Kazanılmış bilgilere dayalı maddî ve manevî tepkiler ile basit refleksleri birbirine karıştırmamak gerekir. Çeşitli kaynaklardan gelen çok çeşitli uyarımların bilgiye dayalı olarak değerlendirilip tepki verilmesi kendi olma gerçeğinin temel göstergelerindendir. Bilgi, kendine gelmeyi, kendini bulmayı, kendi olmayı sağlamaktadır. İnsan, iyi ile kötüyü, yararlı ile zararlıyı, ahlâklı ile ahlâksızı, güvenli ile tehlikeliyi, güzel ile çirkini ayırt edemediği zaman kendinde değildir.
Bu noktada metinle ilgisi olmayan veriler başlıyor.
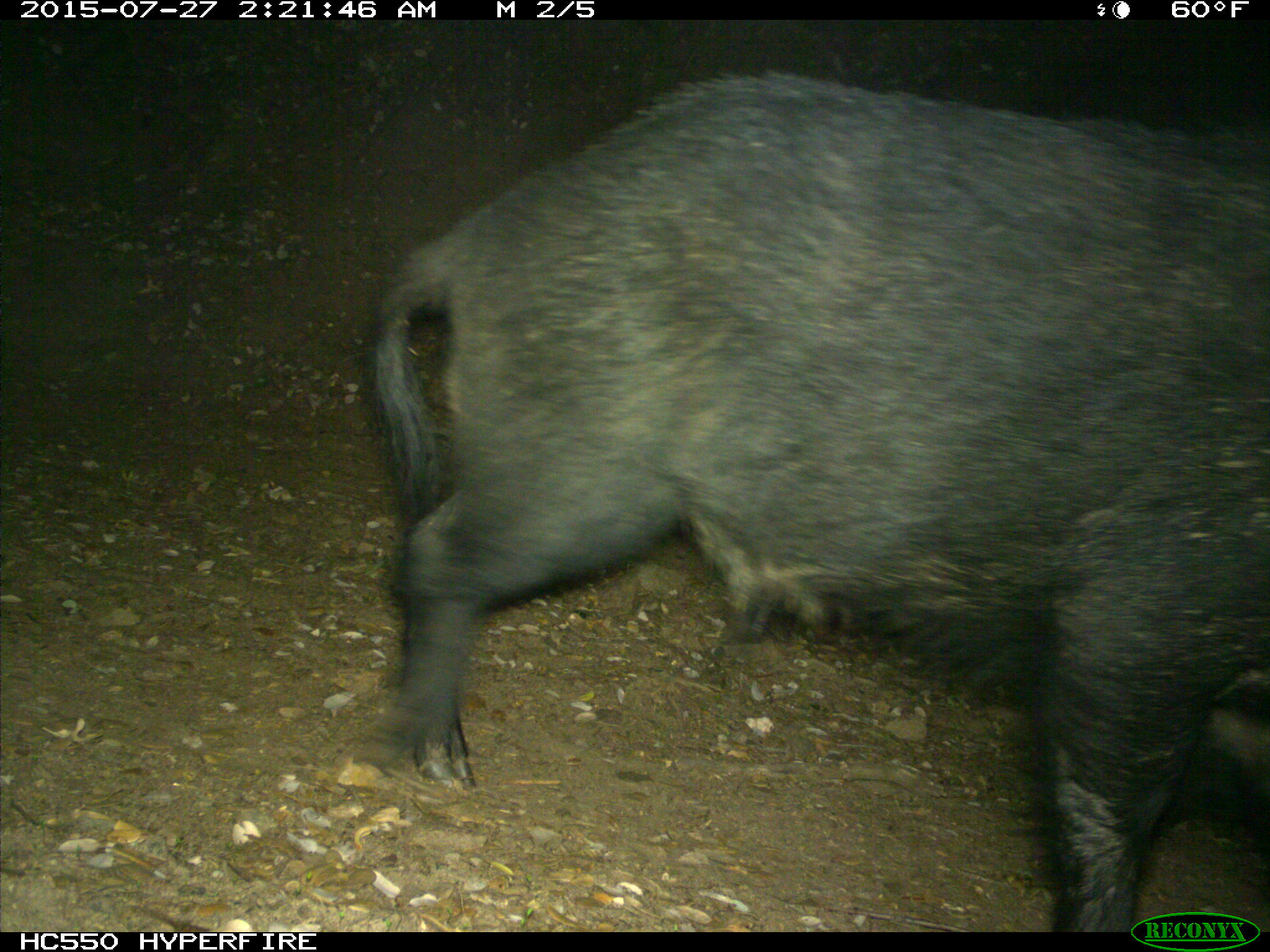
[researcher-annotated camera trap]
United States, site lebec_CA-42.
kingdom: Animalia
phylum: Chordata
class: Mammalia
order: Artiodactyla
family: Suidae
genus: Sus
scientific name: Sus scrofa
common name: wild boar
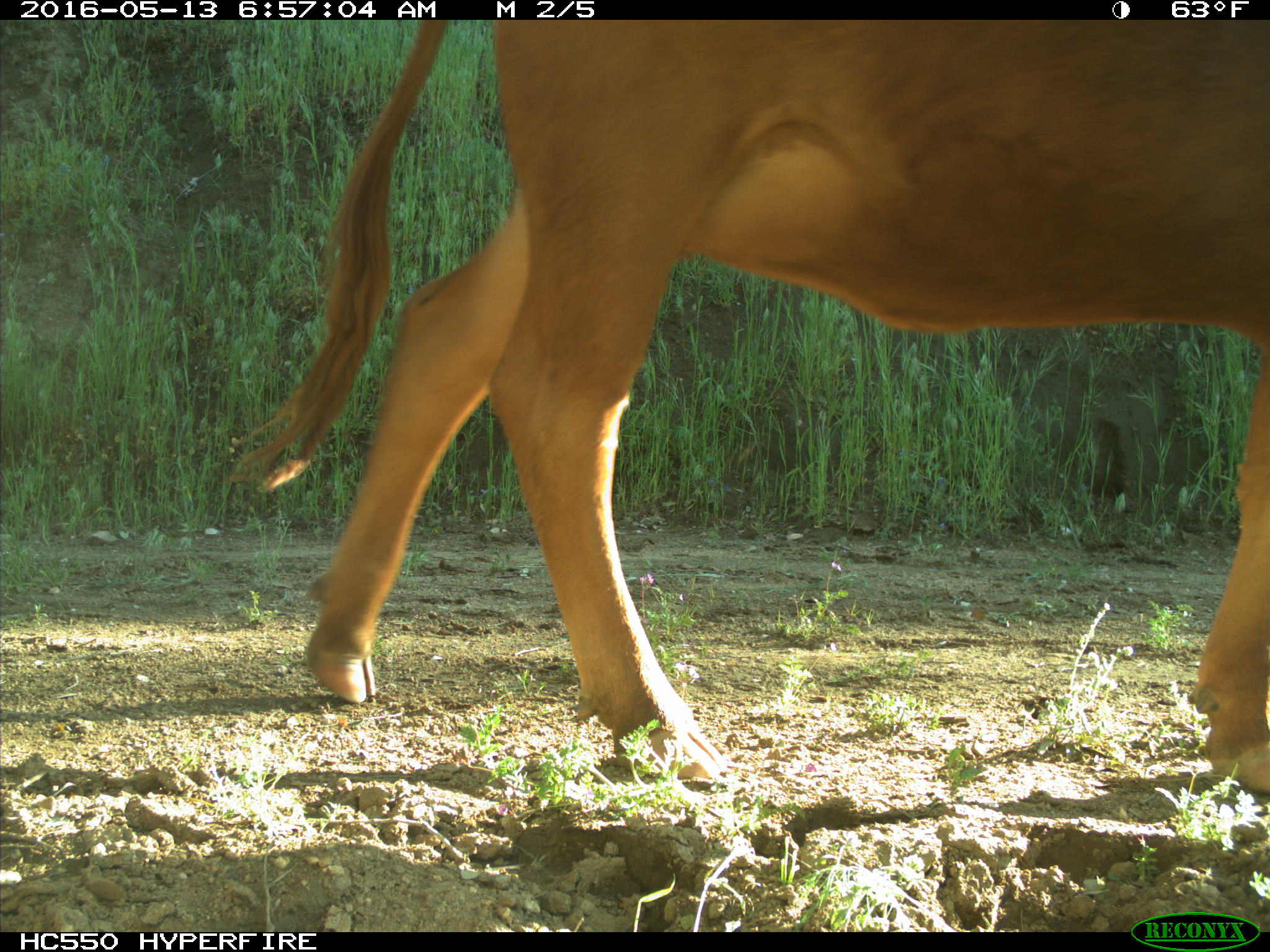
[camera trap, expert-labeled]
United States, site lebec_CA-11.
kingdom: Animalia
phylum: Chordata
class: Mammalia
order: Artiodactyla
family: Bovidae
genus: Bos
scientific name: Bos taurus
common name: domestic cow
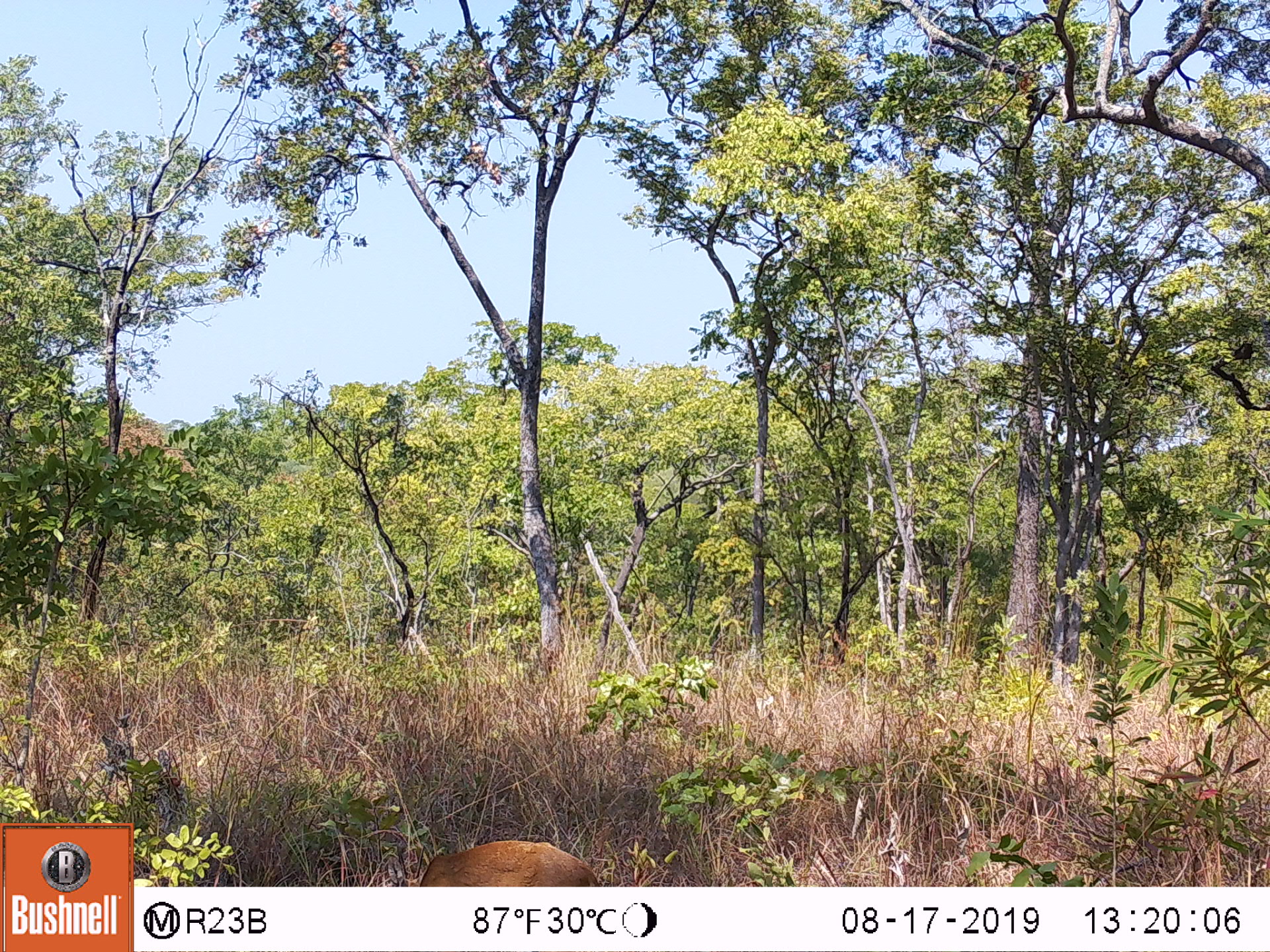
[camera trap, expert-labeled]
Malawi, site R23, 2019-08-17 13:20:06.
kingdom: Animalia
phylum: Chordata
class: Mammalia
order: Artiodactyla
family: Bovidae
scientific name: Antilopinae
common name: small antelope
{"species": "small antelope (Antilopinae)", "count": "1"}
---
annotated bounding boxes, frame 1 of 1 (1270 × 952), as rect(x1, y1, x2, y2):
small antelope: rect(386, 828, 623, 885)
Kendinde olmayanlar bilmenin var ettiği beklentileri, yeterliliği gösteremezler. Kendinde olanlar, hem kendini güçlü ve yeterli kılan bilgiye dayanan konumlanma ve tepkilerde bulunmakta, hem de başkaları için kendilik ve benzeşirlik ile ötekilik alanlarının sınırlarını kurmaktadır. Bilgi nitelikli hükümlerin bir bölüğü yaşanmışlıklara bağlı tecrübe veya gözlemlerden, bir kısmı okuyarak veya dinleyerek elde edilmektedir. Bilgi sayılanların derinliği, genişliği, özgünlüğü ve zenginliği, hem anlatma ihtiyacı duyana özgüven duygusu veriyor, hem de, anlatılana paydaş olanların ilgisini ve sayısını artırıyor.
Allah, her varlığı, ömür ve kader ve yaratma sebebi ile var etmiştir. Her varlığın bir işlevi ve bir başka varlıkla mutlaka bağ ve bağlantısı olduğu bir evrenin içindeki zerreleriz. Halık (var eden) olan Allah varlıkları ömür, işlev ve işlerlik ölçütleriyle yazılımlı (kaderli) kılmıştır. Bu yazılı ait en önemli incelik her varlığın her parçasının birbirine ve başka varlıklara bağlı, bağlantılı ve muhtaç olmalarıdır.
Çetinoğlu. Taraflar arasında sizin tâbirinizle ‘benzeşirlik’ yoksa…
Prof. Tural: Genel olarak varlıkların, özel olarak insanın ömür, işlev, kader, işlerlik ve bağlantılanma zincirine ait bilgi toplamına fıtrat deniliyor. İnsanın fıtratı, varlıklar âleminin en özel yapılarından biridir. Fıtrat adlı öz-enerji ve onun yansıma alanı olan iç ben/ iç ayna Allah’ın insana verdiği bir armağandır. Fıtrat adlı öz-enerji, iyilik, dürüstlük, yararlılık ve güzellik ölçütleri ile bezenmiş bir yapı hâlinde yansımalara dönüştüğünde öz-güven oluşuyor. Öz-güven bilgiyi mutlak ihtiyaç saydığı oranda sapma ve sapıtmalardan korunuyor.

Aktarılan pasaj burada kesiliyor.